Wrong. Sounds to me like what is being described is survival. You are surviving. You are doing what is absolutely necessary to exist in this world. Is it a conscious choice to breathe each morning? Do you have to make up your mind to think? My guess is that the answer to those seemingly ridiculous questions is no. The tasks above are done with such automaticity that they are executed without a second thought.
One of my favorite quotes comes to mind when I think of living vs. surviving.
“The aim of life is to live, and to live means to be aware, joyously, drunkenly, serenely, divinely aware.” –Henry Miller
This piece of wisdom has been my driving force the past few years. Look at the key words in that quote: aware, joyously, drunkenly, serenely, divinely. Now think back to the proof you theoretically gave me for living. Are you truly AWARE you are breathing? Does it bring you great JOY to know you are talking? Unless either of them are new for you, my guess is probably not.
This concept was huge for me when deciding which path to take in recovery. Did I want to make my way through life just going through the motions? Was it enough for me to do the bare minimum just to get by? Those were questions that I seriously asked myself when I was faced with an obstacle or challenging decision. I know I’d never really truly live until I was healthy in mind, body, and spirit.
Now that I’m healthy and have been for a solid five years, this has taken on a completely different meaning. I’m constantly reflecting on my life in the present moment. Do the majority of my actions throughout the day bring me joy and happiness? Am I choosing to surround myself with people who inspire/motivate me? Do I LOVE how I spend my days? Am I excited to approach each morning? Have I felt that absolutely intoxicatingly “drunk” feeling from an interaction with a person, place, or moment? If my answer to any of those questions is no (which it is sometimes!), I look at what needs to change.
These changes can be small.
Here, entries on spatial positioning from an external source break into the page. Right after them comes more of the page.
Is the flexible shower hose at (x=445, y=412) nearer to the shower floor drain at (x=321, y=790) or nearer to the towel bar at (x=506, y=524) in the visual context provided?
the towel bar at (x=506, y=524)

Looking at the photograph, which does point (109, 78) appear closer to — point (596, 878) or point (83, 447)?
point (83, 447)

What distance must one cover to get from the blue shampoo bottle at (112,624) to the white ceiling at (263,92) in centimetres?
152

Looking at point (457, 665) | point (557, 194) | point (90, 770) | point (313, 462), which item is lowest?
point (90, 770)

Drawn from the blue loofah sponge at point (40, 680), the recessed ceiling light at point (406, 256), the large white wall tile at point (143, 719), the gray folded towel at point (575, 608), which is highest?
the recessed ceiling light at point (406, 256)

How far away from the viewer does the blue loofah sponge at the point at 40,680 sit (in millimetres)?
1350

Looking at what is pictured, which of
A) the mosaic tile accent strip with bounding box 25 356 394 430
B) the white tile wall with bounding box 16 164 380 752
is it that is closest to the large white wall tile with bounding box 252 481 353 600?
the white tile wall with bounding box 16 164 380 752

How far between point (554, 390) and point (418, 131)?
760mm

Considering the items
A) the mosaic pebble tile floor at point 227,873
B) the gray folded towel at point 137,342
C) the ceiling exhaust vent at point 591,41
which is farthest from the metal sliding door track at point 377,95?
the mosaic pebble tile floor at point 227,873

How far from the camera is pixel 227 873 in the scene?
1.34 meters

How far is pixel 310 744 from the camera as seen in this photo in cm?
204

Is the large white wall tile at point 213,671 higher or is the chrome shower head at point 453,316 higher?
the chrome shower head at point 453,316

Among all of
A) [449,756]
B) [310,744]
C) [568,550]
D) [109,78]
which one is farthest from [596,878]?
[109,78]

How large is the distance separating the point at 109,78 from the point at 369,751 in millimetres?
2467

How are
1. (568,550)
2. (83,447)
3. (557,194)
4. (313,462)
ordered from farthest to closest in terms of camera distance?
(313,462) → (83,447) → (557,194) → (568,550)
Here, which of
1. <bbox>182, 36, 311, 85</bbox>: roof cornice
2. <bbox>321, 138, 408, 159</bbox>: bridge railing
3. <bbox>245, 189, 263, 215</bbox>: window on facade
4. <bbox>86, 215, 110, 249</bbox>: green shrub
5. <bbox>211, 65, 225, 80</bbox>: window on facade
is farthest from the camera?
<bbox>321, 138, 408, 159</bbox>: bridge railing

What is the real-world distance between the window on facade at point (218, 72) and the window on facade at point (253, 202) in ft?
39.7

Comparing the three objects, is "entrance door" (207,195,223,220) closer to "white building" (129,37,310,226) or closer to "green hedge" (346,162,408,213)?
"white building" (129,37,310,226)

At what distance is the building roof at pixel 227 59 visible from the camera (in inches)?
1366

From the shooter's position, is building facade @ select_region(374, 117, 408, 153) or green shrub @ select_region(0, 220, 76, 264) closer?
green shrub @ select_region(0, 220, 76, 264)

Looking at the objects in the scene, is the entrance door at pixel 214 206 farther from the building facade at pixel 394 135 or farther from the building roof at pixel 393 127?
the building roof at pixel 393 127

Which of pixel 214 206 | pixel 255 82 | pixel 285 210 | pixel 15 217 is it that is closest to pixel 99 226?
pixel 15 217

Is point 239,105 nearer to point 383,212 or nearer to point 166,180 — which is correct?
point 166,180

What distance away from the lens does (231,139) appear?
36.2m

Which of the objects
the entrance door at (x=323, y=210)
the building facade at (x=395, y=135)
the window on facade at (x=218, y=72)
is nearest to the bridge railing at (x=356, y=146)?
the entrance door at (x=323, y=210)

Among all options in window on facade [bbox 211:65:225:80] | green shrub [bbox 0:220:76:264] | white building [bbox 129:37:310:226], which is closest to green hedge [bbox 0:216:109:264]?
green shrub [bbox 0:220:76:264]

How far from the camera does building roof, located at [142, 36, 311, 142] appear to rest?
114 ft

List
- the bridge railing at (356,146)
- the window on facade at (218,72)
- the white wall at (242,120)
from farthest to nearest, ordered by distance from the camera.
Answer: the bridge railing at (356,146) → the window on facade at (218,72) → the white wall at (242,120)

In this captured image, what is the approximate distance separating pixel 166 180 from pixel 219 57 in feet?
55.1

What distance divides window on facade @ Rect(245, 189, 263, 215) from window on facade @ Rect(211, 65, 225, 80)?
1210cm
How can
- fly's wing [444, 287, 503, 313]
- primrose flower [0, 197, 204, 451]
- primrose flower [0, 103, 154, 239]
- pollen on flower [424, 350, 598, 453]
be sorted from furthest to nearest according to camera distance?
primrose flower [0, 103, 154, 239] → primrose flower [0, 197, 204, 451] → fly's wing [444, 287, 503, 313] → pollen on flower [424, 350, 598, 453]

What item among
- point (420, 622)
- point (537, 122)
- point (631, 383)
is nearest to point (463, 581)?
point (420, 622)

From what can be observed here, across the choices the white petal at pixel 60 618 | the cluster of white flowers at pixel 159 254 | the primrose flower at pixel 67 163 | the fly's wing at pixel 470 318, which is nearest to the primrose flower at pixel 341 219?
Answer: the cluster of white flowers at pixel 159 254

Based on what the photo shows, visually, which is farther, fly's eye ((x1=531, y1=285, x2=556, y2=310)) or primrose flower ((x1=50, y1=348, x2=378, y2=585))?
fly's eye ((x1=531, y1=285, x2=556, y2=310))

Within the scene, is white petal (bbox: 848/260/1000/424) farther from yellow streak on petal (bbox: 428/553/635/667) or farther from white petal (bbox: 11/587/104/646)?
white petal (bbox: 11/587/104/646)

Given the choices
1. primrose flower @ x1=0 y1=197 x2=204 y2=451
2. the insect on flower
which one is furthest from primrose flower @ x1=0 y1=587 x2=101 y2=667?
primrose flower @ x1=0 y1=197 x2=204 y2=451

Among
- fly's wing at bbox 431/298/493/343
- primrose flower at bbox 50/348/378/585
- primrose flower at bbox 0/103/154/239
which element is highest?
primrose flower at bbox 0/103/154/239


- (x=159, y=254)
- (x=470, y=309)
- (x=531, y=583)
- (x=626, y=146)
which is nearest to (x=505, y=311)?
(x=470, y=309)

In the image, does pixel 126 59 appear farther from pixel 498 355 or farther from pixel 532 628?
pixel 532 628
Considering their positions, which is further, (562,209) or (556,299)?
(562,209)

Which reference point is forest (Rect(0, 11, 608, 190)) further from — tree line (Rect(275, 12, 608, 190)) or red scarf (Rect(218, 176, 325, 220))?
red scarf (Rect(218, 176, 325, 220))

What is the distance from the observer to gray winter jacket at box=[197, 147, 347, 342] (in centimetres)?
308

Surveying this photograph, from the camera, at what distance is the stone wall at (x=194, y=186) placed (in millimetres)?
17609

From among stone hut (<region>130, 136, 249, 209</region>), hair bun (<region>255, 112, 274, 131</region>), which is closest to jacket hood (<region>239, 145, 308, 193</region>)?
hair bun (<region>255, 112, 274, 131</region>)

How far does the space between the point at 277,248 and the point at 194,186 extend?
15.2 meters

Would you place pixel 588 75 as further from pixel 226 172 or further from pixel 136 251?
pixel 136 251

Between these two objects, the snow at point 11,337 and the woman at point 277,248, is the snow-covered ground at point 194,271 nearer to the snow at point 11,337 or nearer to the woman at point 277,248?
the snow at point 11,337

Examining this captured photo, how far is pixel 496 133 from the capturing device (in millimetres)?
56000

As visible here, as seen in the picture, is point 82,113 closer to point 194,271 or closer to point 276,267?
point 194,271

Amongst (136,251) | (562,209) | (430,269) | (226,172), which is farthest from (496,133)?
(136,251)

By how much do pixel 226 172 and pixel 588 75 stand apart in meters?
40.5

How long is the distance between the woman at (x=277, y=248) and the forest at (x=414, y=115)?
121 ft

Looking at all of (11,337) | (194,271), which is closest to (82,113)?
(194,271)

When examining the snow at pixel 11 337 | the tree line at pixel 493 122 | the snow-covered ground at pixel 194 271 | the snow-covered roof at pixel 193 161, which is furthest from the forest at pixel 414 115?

Maybe I’ll rediscover my favorite food. Go to my favorite coffee shop, get lost in a book, and slowly sip my coffee. Occasionally, I’ll re-evaluate the relationships I have with people. Often times, we’ll have a dance party in my classroom. Having an authentic conversation with someone about REAL topics is an amazing feeling. If I’m feeling slightly burnt out, I’ll remember why I’m doing the things I do. Sometimes that passion isn’t able to be reawakened. At that time, I know that the activity, person, or place is not essential to my life anymore.
That’s the beauty of genuinely living. You have permission to create opportunities to experience all that life has to offer you. If you want to change something, you can. Be loud. Be crazy. Take too many pictures. Act goofy in public. Make mistakes. Learn from them. Be aware and present in each and every moment of you life.
So next time things feel boring, not quite right, or sadness finds its way in, ask yourself: Am I LIVING or am I surviving? The answer may surprise you.
It is 100% better to live and not just survive. When you actually experience life instead of taking a back seat, incredible things start to happen. Just live.